» EXERCISE TASK A
In the post on Drake transmitter filters, what kind of filter did the early TR-4s have?

» SOURCE PASSAGE
:::

Garey Barrell <[EMAIL PROTECTED]> made an utterance to the drakelist gang
----------------------------------------------------------------------
Maurizio -
Drakelist seems slower than usual today.
As Uli mentions below, the TR-4C has 8 pole filters and is as good as
the "late" TR-4s. The "early" TR-4s had the "soupcan" filter (two
discrete filters in one can, same as used in the TR-3) and suffers the
same level of unwanted sideband products as the TR-3 and the T-4X. You
can look inside the top of a TR-4(any) and under the LOAD shaft, you
will see two crystal filters side-by-side, either silver in color or
bright blue, mounted to a vertical bracket.
The unwanted sideband information, the "dirty" stuff, is the result of
wider filter skirts. The 4 pole or "soupcan" filter transmitters were
only spec'd for unwanted sideband suppression as "40 dB above 750 Hz"

:::

» RAW RECORDS
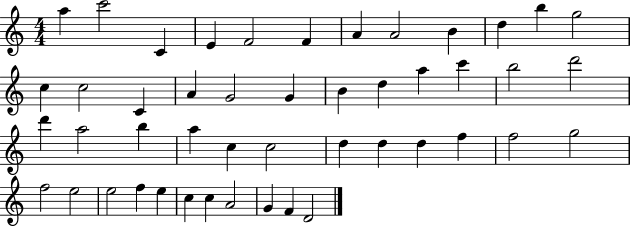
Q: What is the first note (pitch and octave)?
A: A5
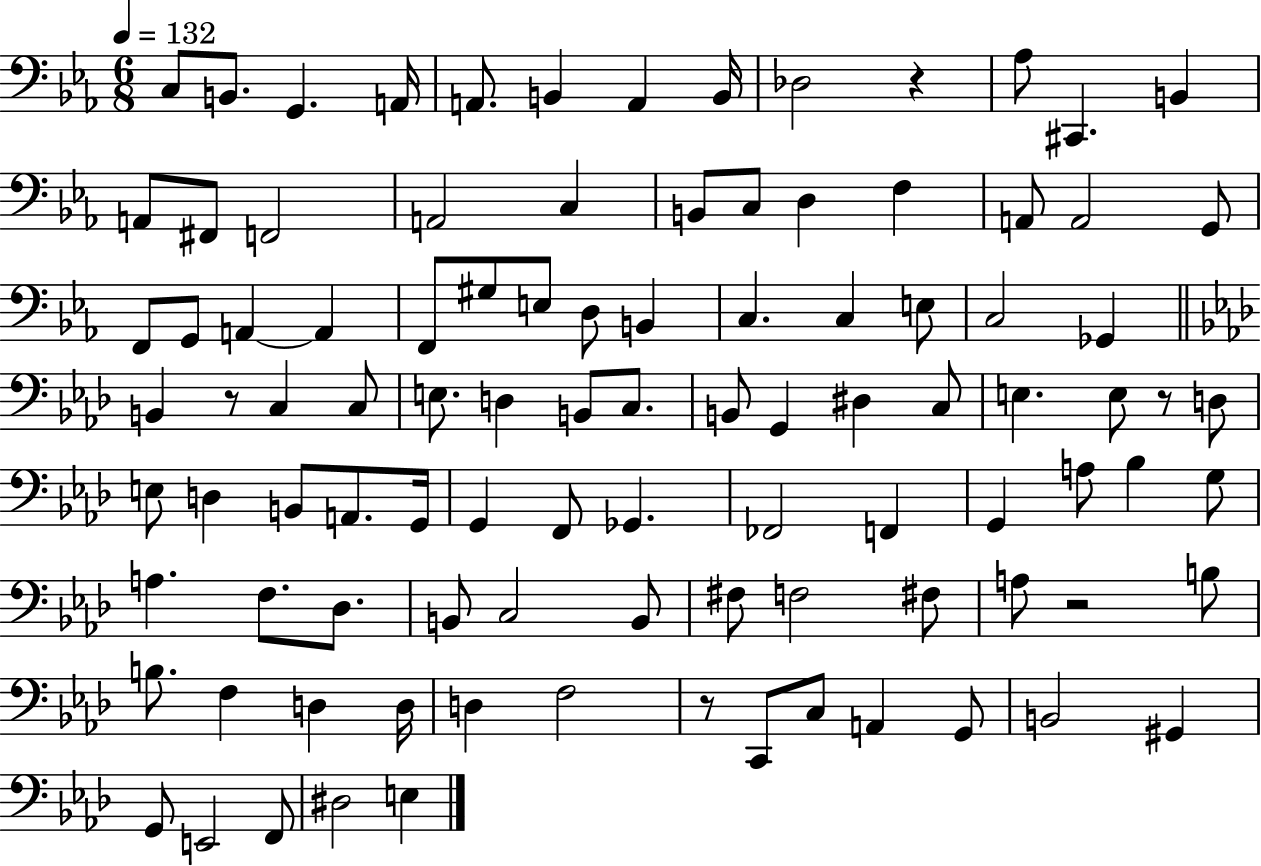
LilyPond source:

{
  \clef bass
  \numericTimeSignature
  \time 6/8
  \key ees \major
  \tempo 4 = 132
  c8 b,8. g,4. a,16 | a,8. b,4 a,4 b,16 | des2 r4 | aes8 cis,4. b,4 | \break a,8 fis,8 f,2 | a,2 c4 | b,8 c8 d4 f4 | a,8 a,2 g,8 | \break f,8 g,8 a,4~~ a,4 | f,8 gis8 e8 d8 b,4 | c4. c4 e8 | c2 ges,4 | \break \bar "||" \break \key f \minor b,4 r8 c4 c8 | e8. d4 b,8 c8. | b,8 g,4 dis4 c8 | e4. e8 r8 d8 | \break e8 d4 b,8 a,8. g,16 | g,4 f,8 ges,4. | fes,2 f,4 | g,4 a8 bes4 g8 | \break a4. f8. des8. | b,8 c2 b,8 | fis8 f2 fis8 | a8 r2 b8 | \break b8. f4 d4 d16 | d4 f2 | r8 c,8 c8 a,4 g,8 | b,2 gis,4 | \break g,8 e,2 f,8 | dis2 e4 | \bar "|."
}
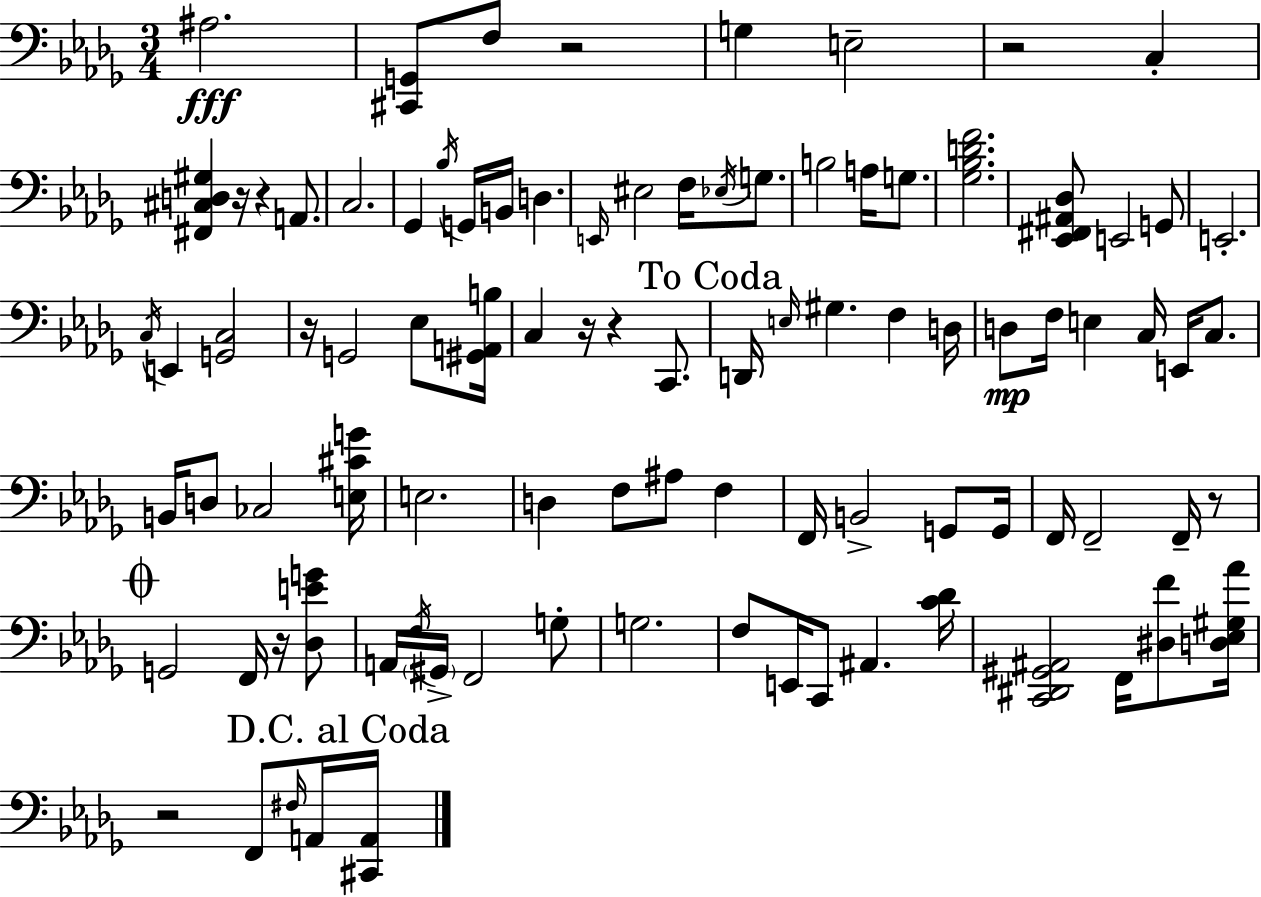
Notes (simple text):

A#3/h. [C#2,G2]/e F3/e R/h G3/q E3/h R/h C3/q [F#2,C#3,D3,G#3]/q R/s R/q A2/e. C3/h. Gb2/q Bb3/s G2/s B2/s D3/q. E2/s EIS3/h F3/s Eb3/s G3/e. B3/h A3/s G3/e. [Gb3,Bb3,D4,F4]/h. [Eb2,F#2,A#2,Db3]/e E2/h G2/e E2/h. C3/s E2/q [G2,C3]/h R/s G2/h Eb3/e [G#2,A2,B3]/s C3/q R/s R/q C2/e. D2/s E3/s G#3/q. F3/q D3/s D3/e F3/s E3/q C3/s E2/s C3/e. B2/s D3/e CES3/h [E3,C#4,G4]/s E3/h. D3/q F3/e A#3/e F3/q F2/s B2/h G2/e G2/s F2/s F2/h F2/s R/e G2/h F2/s R/s [Db3,E4,G4]/e A2/s F3/s G#2/s F2/h G3/e G3/h. F3/e E2/s C2/e A#2/q. [C4,Db4]/s [C2,D#2,G#2,A#2]/h F2/s [D#3,F4]/e [D3,Eb3,G#3,Ab4]/s R/h F2/e F#3/s A2/s [C#2,A2]/s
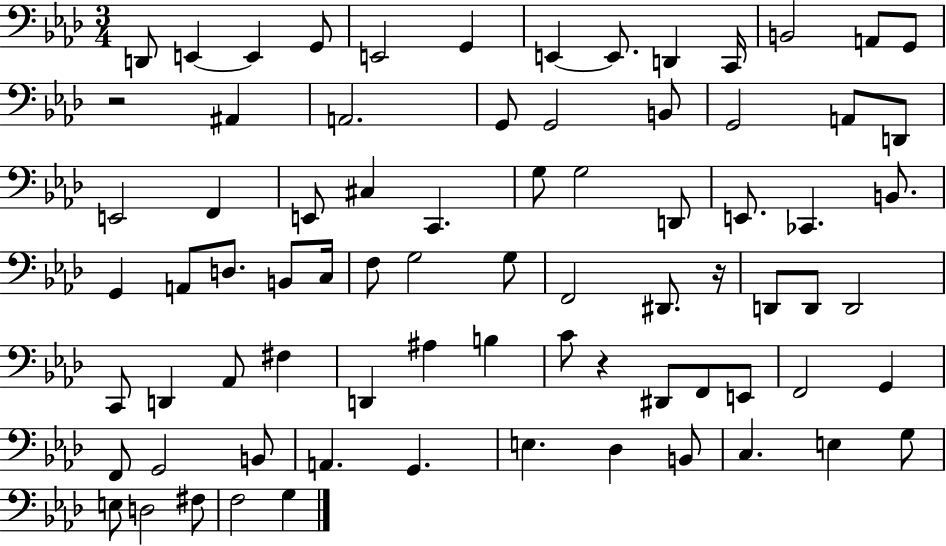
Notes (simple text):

D2/e E2/q E2/q G2/e E2/h G2/q E2/q E2/e. D2/q C2/s B2/h A2/e G2/e R/h A#2/q A2/h. G2/e G2/h B2/e G2/h A2/e D2/e E2/h F2/q E2/e C#3/q C2/q. G3/e G3/h D2/e E2/e. CES2/q. B2/e. G2/q A2/e D3/e. B2/e C3/s F3/e G3/h G3/e F2/h D#2/e. R/s D2/e D2/e D2/h C2/e D2/q Ab2/e F#3/q D2/q A#3/q B3/q C4/e R/q D#2/e F2/e E2/e F2/h G2/q F2/e G2/h B2/e A2/q. G2/q. E3/q. Db3/q B2/e C3/q. E3/q G3/e E3/e D3/h F#3/e F3/h G3/q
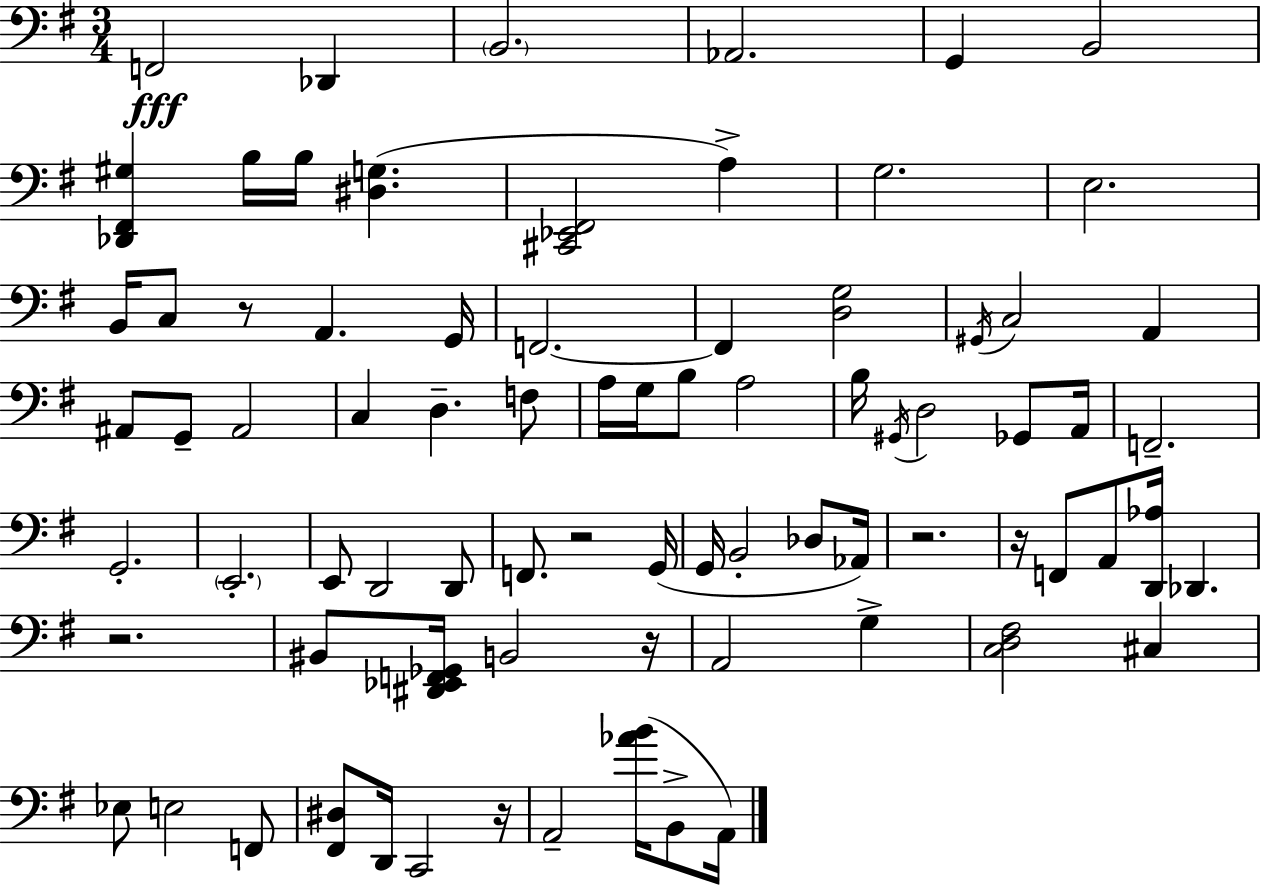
F2/h Db2/q B2/h. Ab2/h. G2/q B2/h [Db2,F#2,G#3]/q B3/s B3/s [D#3,G3]/q. [C#2,Eb2,F#2]/h A3/q G3/h. E3/h. B2/s C3/e R/e A2/q. G2/s F2/h. F2/q [D3,G3]/h G#2/s C3/h A2/q A#2/e G2/e A#2/h C3/q D3/q. F3/e A3/s G3/s B3/e A3/h B3/s G#2/s D3/h Gb2/e A2/s F2/h. G2/h. E2/h. E2/e D2/h D2/e F2/e. R/h G2/s G2/s B2/h Db3/e Ab2/s R/h. R/s F2/e A2/e [D2,Ab3]/s Db2/q. R/h. BIS2/e [D#2,Eb2,F2,Gb2]/s B2/h R/s A2/h G3/q [C3,D3,F#3]/h C#3/q Eb3/e E3/h F2/e [F#2,D#3]/e D2/s C2/h R/s A2/h [Ab4,B4]/s B2/e A2/s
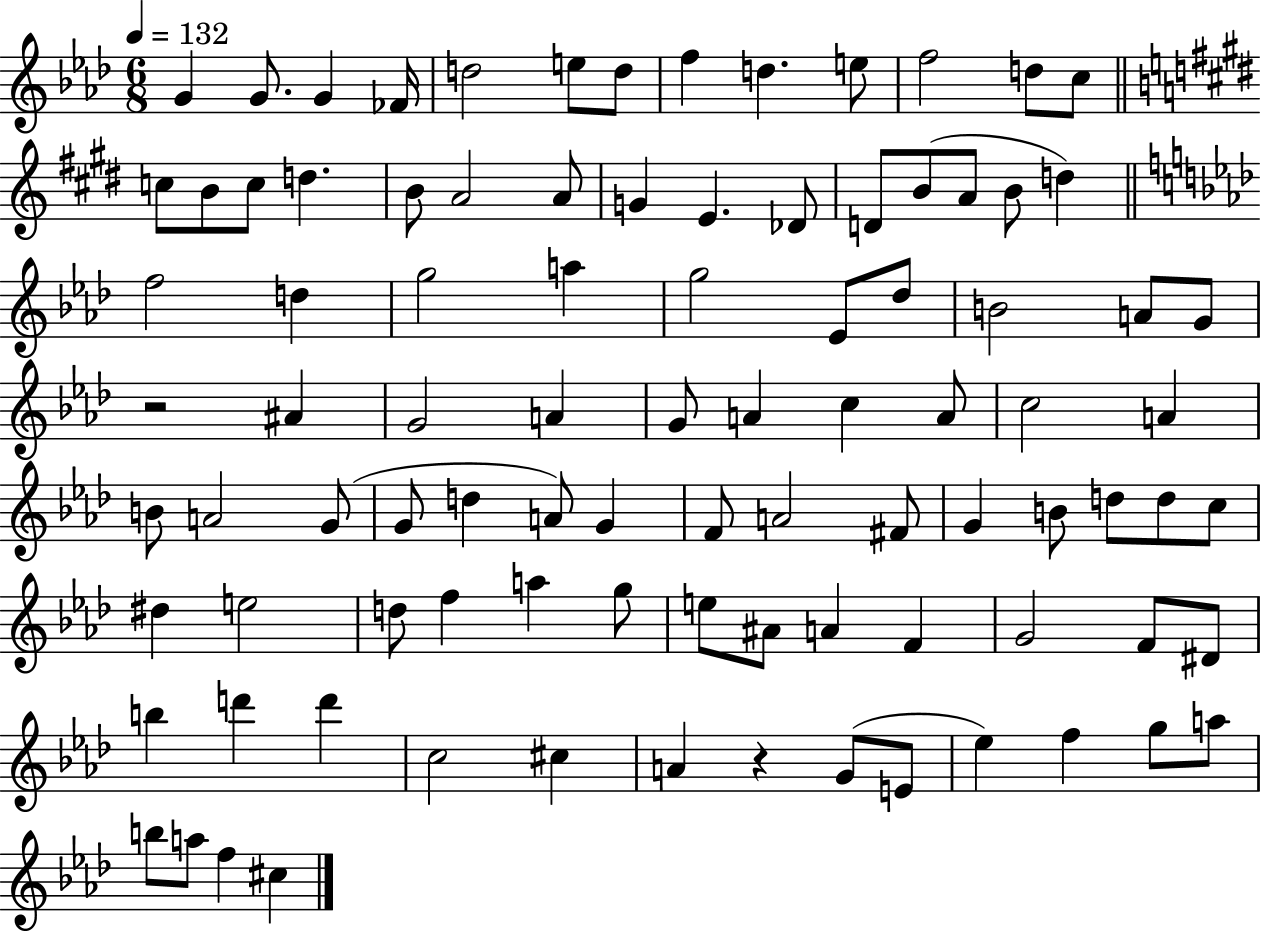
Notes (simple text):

G4/q G4/e. G4/q FES4/s D5/h E5/e D5/e F5/q D5/q. E5/e F5/h D5/e C5/e C5/e B4/e C5/e D5/q. B4/e A4/h A4/e G4/q E4/q. Db4/e D4/e B4/e A4/e B4/e D5/q F5/h D5/q G5/h A5/q G5/h Eb4/e Db5/e B4/h A4/e G4/e R/h A#4/q G4/h A4/q G4/e A4/q C5/q A4/e C5/h A4/q B4/e A4/h G4/e G4/e D5/q A4/e G4/q F4/e A4/h F#4/e G4/q B4/e D5/e D5/e C5/e D#5/q E5/h D5/e F5/q A5/q G5/e E5/e A#4/e A4/q F4/q G4/h F4/e D#4/e B5/q D6/q D6/q C5/h C#5/q A4/q R/q G4/e E4/e Eb5/q F5/q G5/e A5/e B5/e A5/e F5/q C#5/q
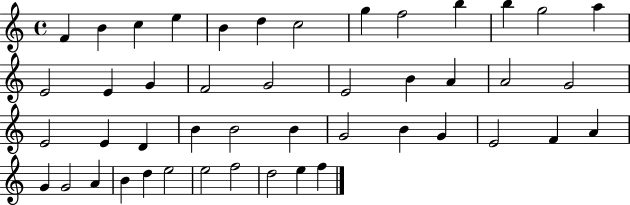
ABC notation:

X:1
T:Untitled
M:4/4
L:1/4
K:C
F B c e B d c2 g f2 b b g2 a E2 E G F2 G2 E2 B A A2 G2 E2 E D B B2 B G2 B G E2 F A G G2 A B d e2 e2 f2 d2 e f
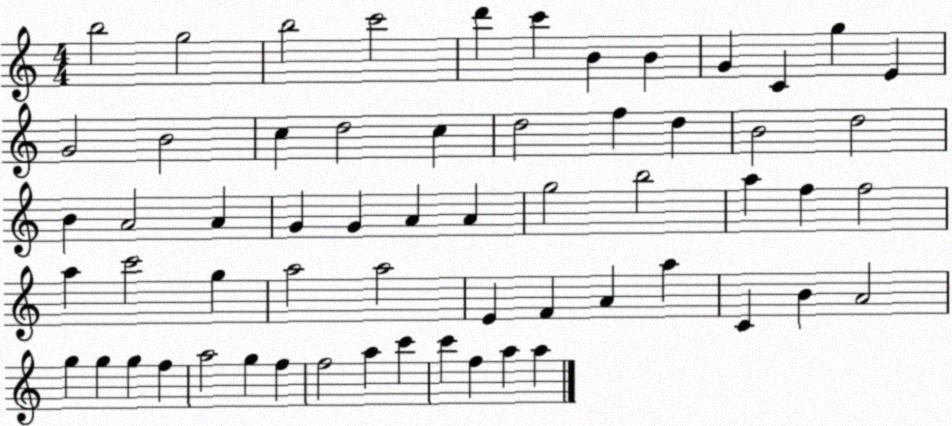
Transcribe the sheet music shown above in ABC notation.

X:1
T:Untitled
M:4/4
L:1/4
K:C
b2 g2 b2 c'2 d' c' B B G C g E G2 B2 c d2 c d2 f d B2 d2 B A2 A G G A A g2 b2 a f f2 a c'2 g a2 a2 E F A a C B A2 g g g f a2 g f f2 a c' c' f a a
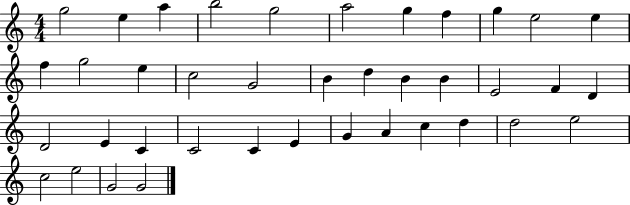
G5/h E5/q A5/q B5/h G5/h A5/h G5/q F5/q G5/q E5/h E5/q F5/q G5/h E5/q C5/h G4/h B4/q D5/q B4/q B4/q E4/h F4/q D4/q D4/h E4/q C4/q C4/h C4/q E4/q G4/q A4/q C5/q D5/q D5/h E5/h C5/h E5/h G4/h G4/h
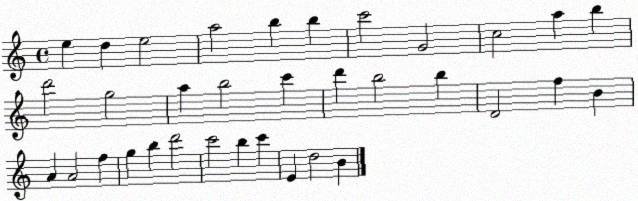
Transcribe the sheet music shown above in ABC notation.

X:1
T:Untitled
M:4/4
L:1/4
K:C
e d e2 a2 b b c'2 G2 c2 a b d'2 g2 a b2 c' d' b2 b D2 f B A A2 f g b d'2 c'2 b c' E d2 B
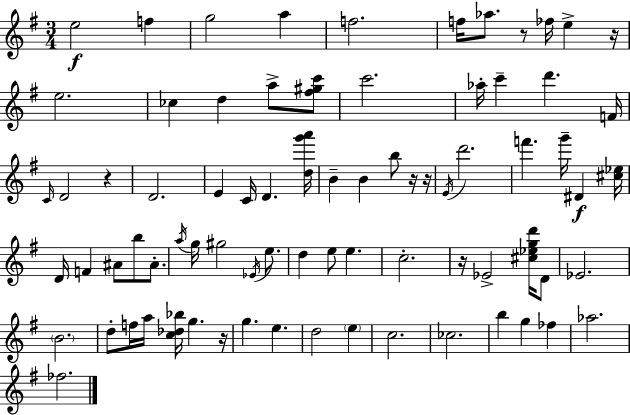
E5/h F5/q G5/h A5/q F5/h. F5/s Ab5/e. R/e FES5/s E5/q R/s E5/h. CES5/q D5/q A5/e [F#5,G#5,C6]/e C6/h. Ab5/s C6/q D6/q. F4/s C4/s D4/h R/q D4/h. E4/q C4/s D4/q. [D5,G6,A6]/s B4/q B4/q B5/e R/s R/s E4/s D6/h. F6/q. G6/s D#4/q [C#5,Eb5]/s D4/s F4/q A#4/e B5/e A#4/e. A5/s G5/s G#5/h Eb4/s E5/e. D5/q E5/e E5/q. C5/h. R/s Eb4/h [C#5,Eb5,G5,D6]/s D4/e Eb4/h. B4/h. D5/e F5/s A5/s [C5,Db5,Bb5]/s G5/q. R/s G5/q. E5/q. D5/h E5/q C5/h. CES5/h. B5/q G5/q FES5/q Ab5/h. FES5/h.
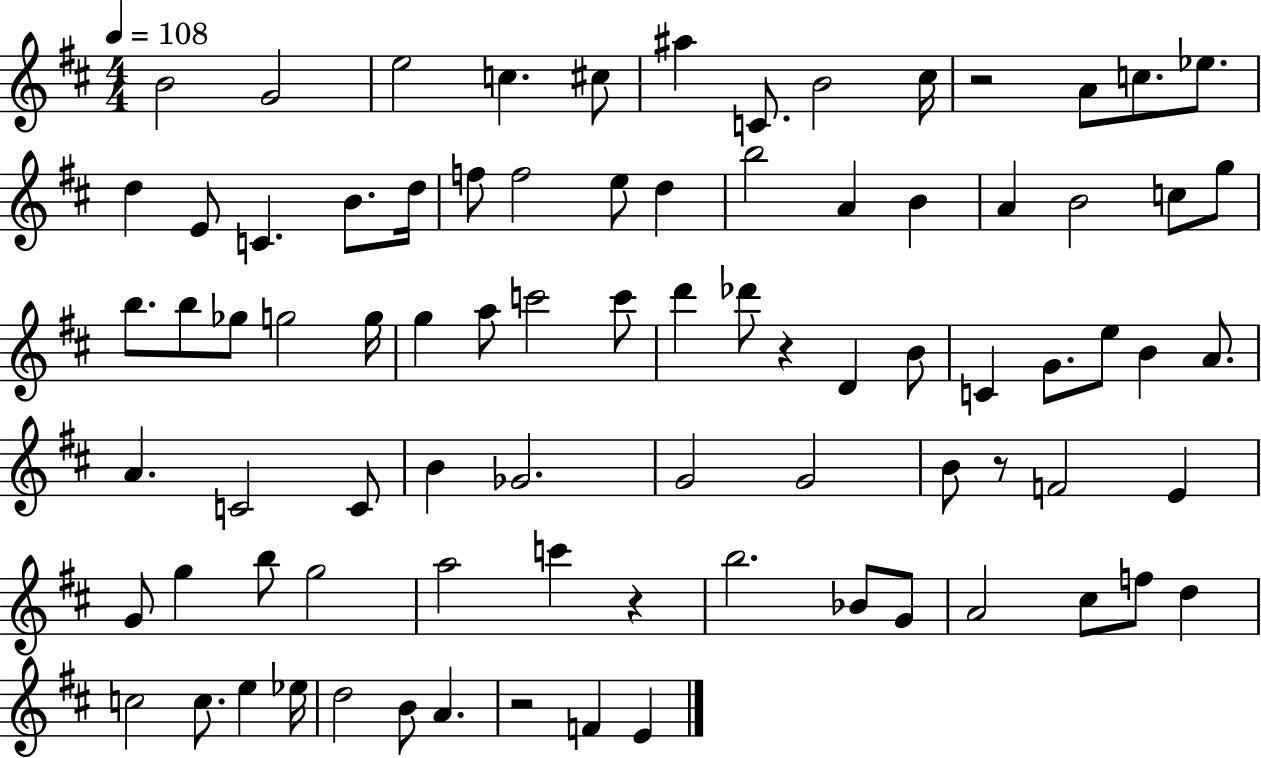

:::

» EXERCISE TASK B
Turn the lines of the listing into a numbered list, starting with the line with "G5/h E5/q A5/q" and going on through the line with "e d e2 a2 b", skipping blank lines. Leave the pictures out of the answer.

» OUTPUT A
The "soupcan" filter: two discrete filters in one can, the same as used in the TR-3.

» OUTPUT B
1. G5/h E5/q A5/q B5/h G5/h A5/h G5/q F5/q G5/q E5/h E5/q F5/q G5/h E5/q C5/h G4/h B4/q D5/q B4/q B4/q E4/h F4/q D4/q D4/h E4/q C4/q C4/h C4/q E4/q G4/q A4/q C5/q D5/q D5/h E5/h C5/h E5/h G4/h G4/h
2. Transcribe the sheet music shown above in ABC notation.
3. X:1
4. T:Untitled
5. M:4/4
6. L:1/4
7. K:C
8. e d e2 a2 b b c'2 G2 c2 a b d'2 g2 a b2 c' d' b2 b D2 f B A A2 f g b d'2 c'2 b c' E d2 B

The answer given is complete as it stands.